Anything goes when it comes to silencing independent media outlets in Hungary. In a letter sent to Klubrádió on 8 September, which the media has provided to RSF, the Media Council said it could not renew the radio station’s licence because it had not always “provided monthly data on programme quotas.”
According to the Media Council, between 2015 and 2017, Klubrádió failed several times to certify that it was complying with legal programme quotas stipulating how much airtime broadcasters must allocate to Hungarian music and how much to international music. As a result, its licence will expire on 14 February 2021.
The Media Council says such “repeated violation” of the media law twice in a year is sufficiently serious to constitute “an objective reason for ruling out renewal” – an argument rejected by Klubrádió, especially as it paid the approximately 100-euro fine that was demanded for each of these violations and fulfilled the programme quotas themselves. In the past, such repeated violations were not grounds for suspending other medias’ broadcasting licences, which amounts to the discrimination of Klubrádió.

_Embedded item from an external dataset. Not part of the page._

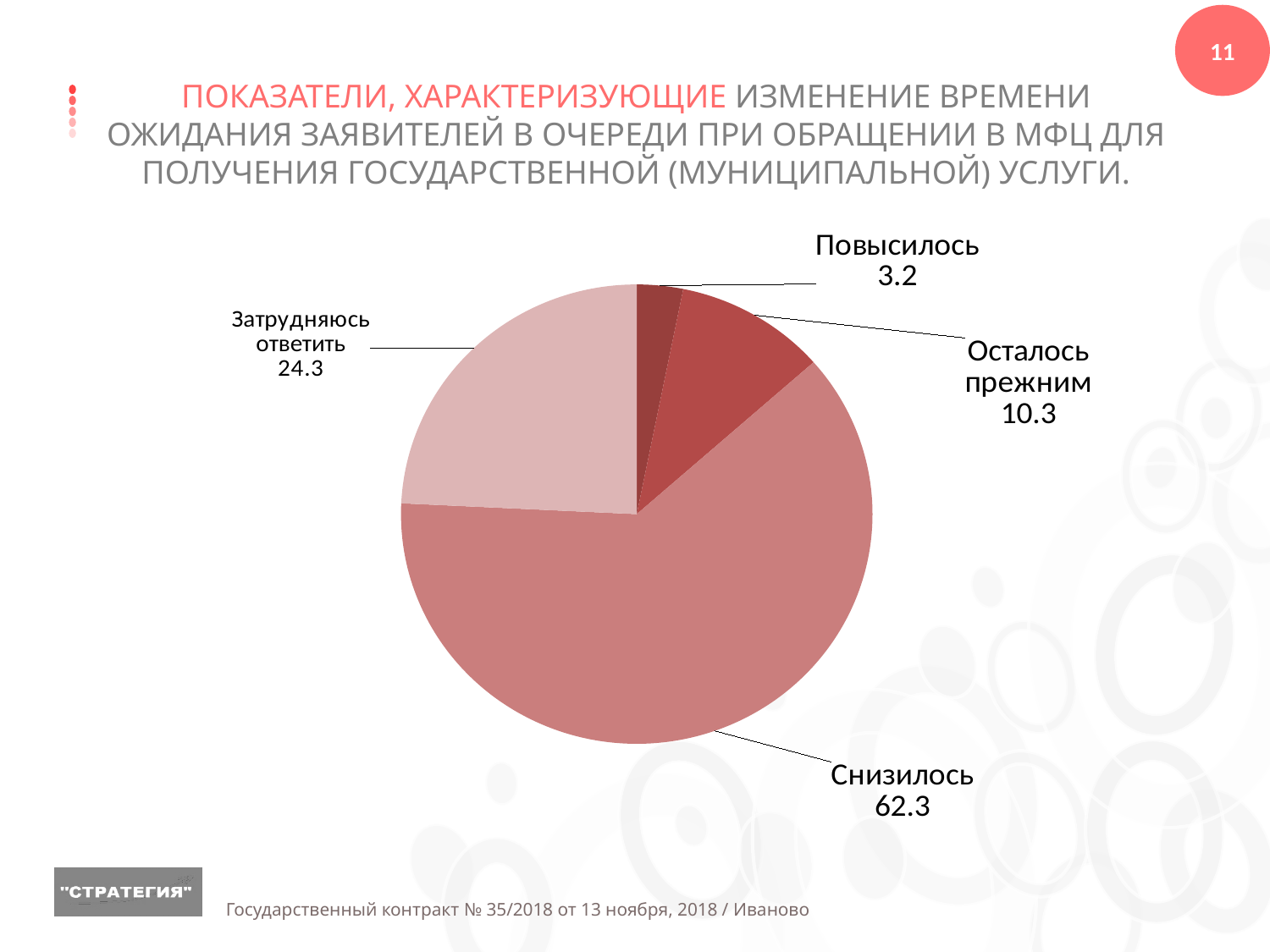
What is the value for the slice labelled "Снизилось"? 62.3 What is the value for the slice labelled "Осталось прежним"? 10.3 What kind of chart is shown on the slide? pie chart Which slice of the pie chart is the smallest? Повысилось What is the value for the slice labelled "Затрудняюсь ответить"? 24.3 Which slice of the pie chart is the largest? Снизилось What is the value for the slice labelled "Повысилось"? 3.2 Which is larger, the value for "Затрудняюсь ответить" or the value for "Осталось прежним"? Затрудняюсь ответить Which slice of the pie chart is the lightest in colour? Затрудняюсь ответить What is the difference between the values for "Снизилось" and "Затрудняюсь ответить"? 38.0 How many slices does the pie chart have? 4 What is the difference between the values for "Осталось прежним" and "Повысилось"? 7.1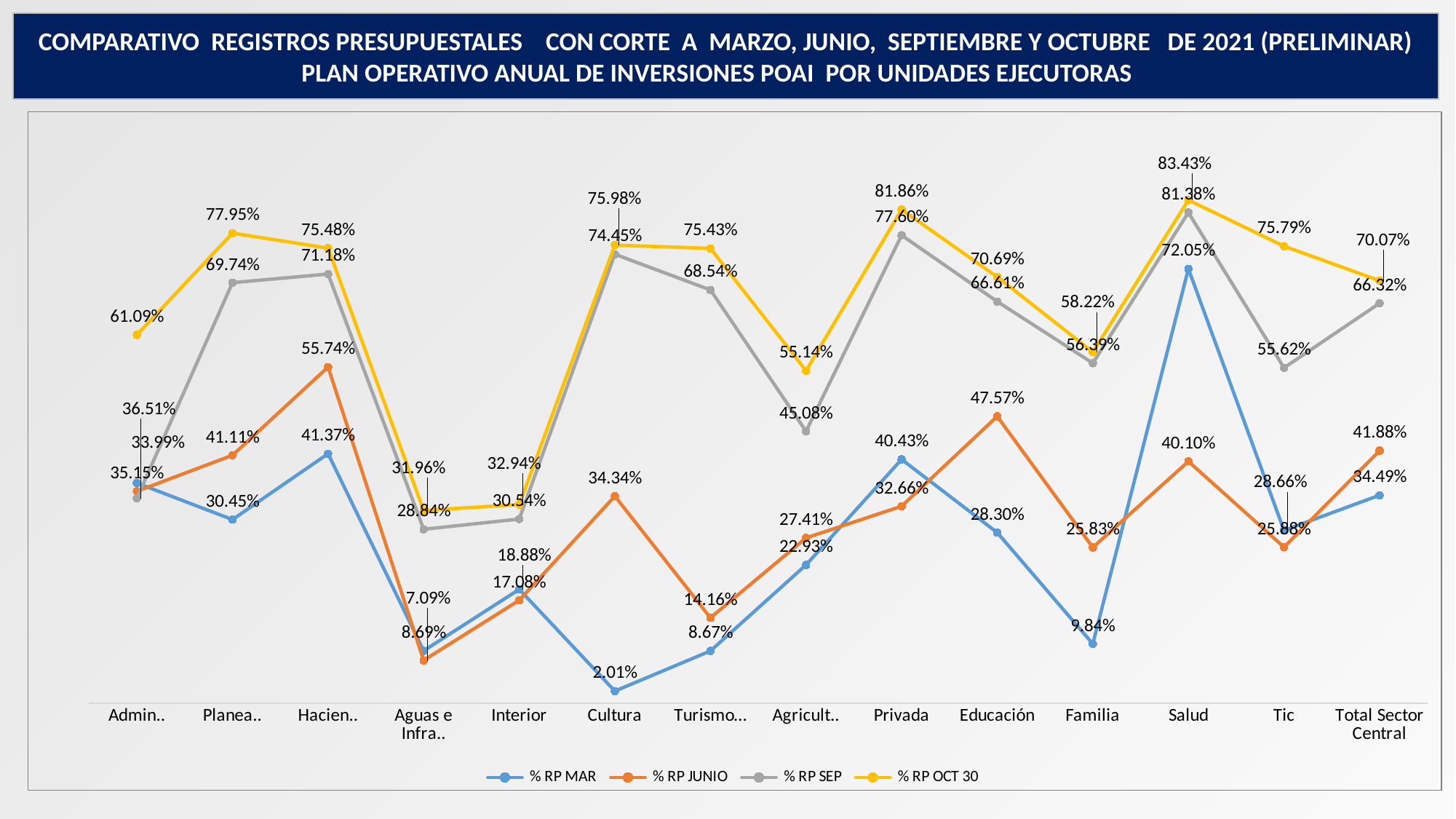
Which category has the lowest % RP MAR value? Cultura How many series does the legend list? 4 What is the difference between the % RP OCT 30 and % RP SEP values for Salud? 2.05 percentage points What colour is the % RP OCT 30 line? Yellow How many categories are shown along the x axis? 14 What kind of chart is shown on the slide? Line chart Which category has the highest % RP OCT 30 value? Salud What is the % RP SEP value for Planea..? 69.74% What is the % RP JUNIO value for Total Sector Central? 41.88% For Educación, which is larger: the % RP JUNIO value or the % RP MAR value? % RP JUNIO What is the % RP MAR value for Cultura? 2.01% What is the % RP OCT 30 value for Salud? 83.43%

A radio station with a reputation for outspoken and humorous criticism of the government, Klubrádió already had its licence suspended in 2013. It was given a new, seven-year licence the following year – under pressure from its listeners – although it was limited to the Hungarian capital. If Klubrádió fails to win when its frequency is put up to bid, it will have to pass from Budapest to… the internet.
“By taking a decision with such drastic consequences on such flimsy legal grounds, the Media Council is acting as if it was taking orders from the ruling party, Fidesz,” said Pavol Szalai, the head of RSF’s European Union and Balkans desk. “The new bidding process for Klubrádió’s frequency, which the Media Council is going to organize, must be conducted in a transparent and apolitical manner. The European Commission, for its part, must investigate the Media Council’s independence under the revised EU Audiovisual Media Services Directive.”

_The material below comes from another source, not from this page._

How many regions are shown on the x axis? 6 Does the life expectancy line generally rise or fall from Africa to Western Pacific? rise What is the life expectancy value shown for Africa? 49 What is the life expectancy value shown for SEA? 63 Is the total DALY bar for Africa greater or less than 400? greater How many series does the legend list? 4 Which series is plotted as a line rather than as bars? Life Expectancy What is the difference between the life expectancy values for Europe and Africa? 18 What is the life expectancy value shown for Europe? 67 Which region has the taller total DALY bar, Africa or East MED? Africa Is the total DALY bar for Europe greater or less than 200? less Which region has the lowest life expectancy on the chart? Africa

The Media Council’s independence was already formally guaranteed in Hungarian legislation before the EU directive was transposed into Hungarian law in 2019, but its composition is politicized. When renewing the Media Council last December, parliament rejected all of the opposition candidates and elected only Fidesz nominees to the four vacant positions.
Hungary is ranked 89th out of 180 countries in RSF's 2020 World Press Freedom Index.